A synchronicity tax, oh yes, thank goodness we don’t have that yet. Otherwise I might have landed in the poorhouse last week when, starting on this column-review of certain titles that should enhance our current drive toward regaining excellence in the English language, what should fall on my lap but this heavy tome straight out of California, titled I Take Thee, English, for My Beloved.

Why, wunnerful!

The book is authored by our friend Eileen R. Tabios, poet, editor, ekphrasis expert, publisher, proselytizer for Fil-Am literature. An all-around Wonder Woman, she also tends an orchard at Napa Valley when she’s not consuming bottles of produce as a bibulous epicurean cum blogger on the comparative merits of the red-or-white stuff.

The hefty, 504–page volume, published by Marsh Hawk Press in New York (MarshHawkPress@cs.com), is quintessential Madame Eileen, starting with its charming cover that features a young bride, brown and very pretty, pairing off with a dashing groom, Caucasian, for a highlight photo-op climaxing that sacrament called matrimony.

──────────────────────────────

• Objective: Write out the book review passage above in full, word for word. The records that come next have no part in any of this.

• Extracted information:
──────────────────────────────

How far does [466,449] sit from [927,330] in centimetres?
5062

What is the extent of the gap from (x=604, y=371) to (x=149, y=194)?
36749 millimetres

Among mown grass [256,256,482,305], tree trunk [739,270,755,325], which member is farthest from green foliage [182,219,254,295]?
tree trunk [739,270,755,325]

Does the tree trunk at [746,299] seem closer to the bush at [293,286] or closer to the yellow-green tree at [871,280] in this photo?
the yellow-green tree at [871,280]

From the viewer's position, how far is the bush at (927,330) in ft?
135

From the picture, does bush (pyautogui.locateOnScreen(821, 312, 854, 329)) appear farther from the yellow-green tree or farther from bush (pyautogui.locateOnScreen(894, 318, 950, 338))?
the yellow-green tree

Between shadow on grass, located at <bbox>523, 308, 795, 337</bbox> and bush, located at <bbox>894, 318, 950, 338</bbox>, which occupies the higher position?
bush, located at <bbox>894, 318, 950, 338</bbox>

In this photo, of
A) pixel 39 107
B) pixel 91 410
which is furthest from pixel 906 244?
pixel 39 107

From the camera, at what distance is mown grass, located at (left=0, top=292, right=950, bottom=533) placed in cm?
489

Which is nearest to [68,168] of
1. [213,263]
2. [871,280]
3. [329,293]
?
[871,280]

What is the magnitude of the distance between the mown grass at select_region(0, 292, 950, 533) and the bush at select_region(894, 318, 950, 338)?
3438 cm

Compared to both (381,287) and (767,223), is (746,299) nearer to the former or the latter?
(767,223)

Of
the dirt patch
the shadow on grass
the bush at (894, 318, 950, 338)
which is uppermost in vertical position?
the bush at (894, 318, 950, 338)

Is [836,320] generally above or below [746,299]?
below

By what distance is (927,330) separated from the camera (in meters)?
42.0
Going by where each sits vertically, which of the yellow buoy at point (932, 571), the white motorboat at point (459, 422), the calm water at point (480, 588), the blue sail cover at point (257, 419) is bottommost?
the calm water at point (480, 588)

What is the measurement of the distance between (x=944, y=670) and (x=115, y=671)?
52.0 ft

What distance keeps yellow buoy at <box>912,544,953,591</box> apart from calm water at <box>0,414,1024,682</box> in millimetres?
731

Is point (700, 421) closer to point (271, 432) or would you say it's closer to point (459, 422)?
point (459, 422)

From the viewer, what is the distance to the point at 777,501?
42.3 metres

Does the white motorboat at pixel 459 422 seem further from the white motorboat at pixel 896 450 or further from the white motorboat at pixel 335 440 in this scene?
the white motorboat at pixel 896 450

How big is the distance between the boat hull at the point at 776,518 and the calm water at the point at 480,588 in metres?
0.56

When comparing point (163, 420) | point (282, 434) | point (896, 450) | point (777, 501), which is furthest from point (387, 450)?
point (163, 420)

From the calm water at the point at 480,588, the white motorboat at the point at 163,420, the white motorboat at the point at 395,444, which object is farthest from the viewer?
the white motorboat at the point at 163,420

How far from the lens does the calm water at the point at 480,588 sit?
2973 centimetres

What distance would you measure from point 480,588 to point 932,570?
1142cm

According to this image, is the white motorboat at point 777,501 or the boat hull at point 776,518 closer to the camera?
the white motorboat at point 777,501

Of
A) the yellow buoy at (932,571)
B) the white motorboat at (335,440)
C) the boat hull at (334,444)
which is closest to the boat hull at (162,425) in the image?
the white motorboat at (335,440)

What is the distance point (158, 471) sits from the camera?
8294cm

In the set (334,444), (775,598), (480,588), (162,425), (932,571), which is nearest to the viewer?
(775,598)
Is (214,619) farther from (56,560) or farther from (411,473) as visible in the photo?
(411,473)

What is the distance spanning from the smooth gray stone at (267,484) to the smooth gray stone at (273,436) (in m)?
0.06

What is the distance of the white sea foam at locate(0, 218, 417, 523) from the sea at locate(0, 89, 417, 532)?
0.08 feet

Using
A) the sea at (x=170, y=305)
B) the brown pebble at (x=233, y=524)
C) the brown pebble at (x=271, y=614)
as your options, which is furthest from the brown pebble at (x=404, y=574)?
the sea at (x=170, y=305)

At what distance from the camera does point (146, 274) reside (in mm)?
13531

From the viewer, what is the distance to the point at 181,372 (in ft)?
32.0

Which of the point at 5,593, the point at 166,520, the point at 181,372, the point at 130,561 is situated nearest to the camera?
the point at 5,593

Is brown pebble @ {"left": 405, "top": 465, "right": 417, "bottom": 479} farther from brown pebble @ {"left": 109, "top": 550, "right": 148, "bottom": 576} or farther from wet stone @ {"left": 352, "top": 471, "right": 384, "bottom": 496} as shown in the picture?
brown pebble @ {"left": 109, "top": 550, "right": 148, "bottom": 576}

──────────────────────────────

• Task answer:
A synchronicity tax, oh yes, thank goodness we don’t have that yet. Otherwise I might have landed in the poorhouse last week when, starting on this column-review of certain titles that should enhance our current drive toward regaining excellence in the English language, what should fall on my lap but this heavy tome straight out of California, titled I Take Thee, English, for My Beloved.

Why, wunnerful!

The book is authored by our friend Eileen R. Tabios, poet, editor, ekphrasis expert, publisher, proselytizer for Fil-Am literature. An all-around Wonder Woman, she also tends an orchard at Napa Valley when she’s not consuming bottles of produce as a bibulous epicurean cum blogger on the comparative merits of the red-or-white stuff.

The hefty, 504–page volume, published by Marsh Hawk Press in New York (MarshHawkPress@cs.com), is quintessential Madame Eileen, starting with its charming cover that features a young bride, brown and very pretty, pairing off with a dashing groom, Caucasian, for a highlight photo-op climaxing that sacrament called matrimony.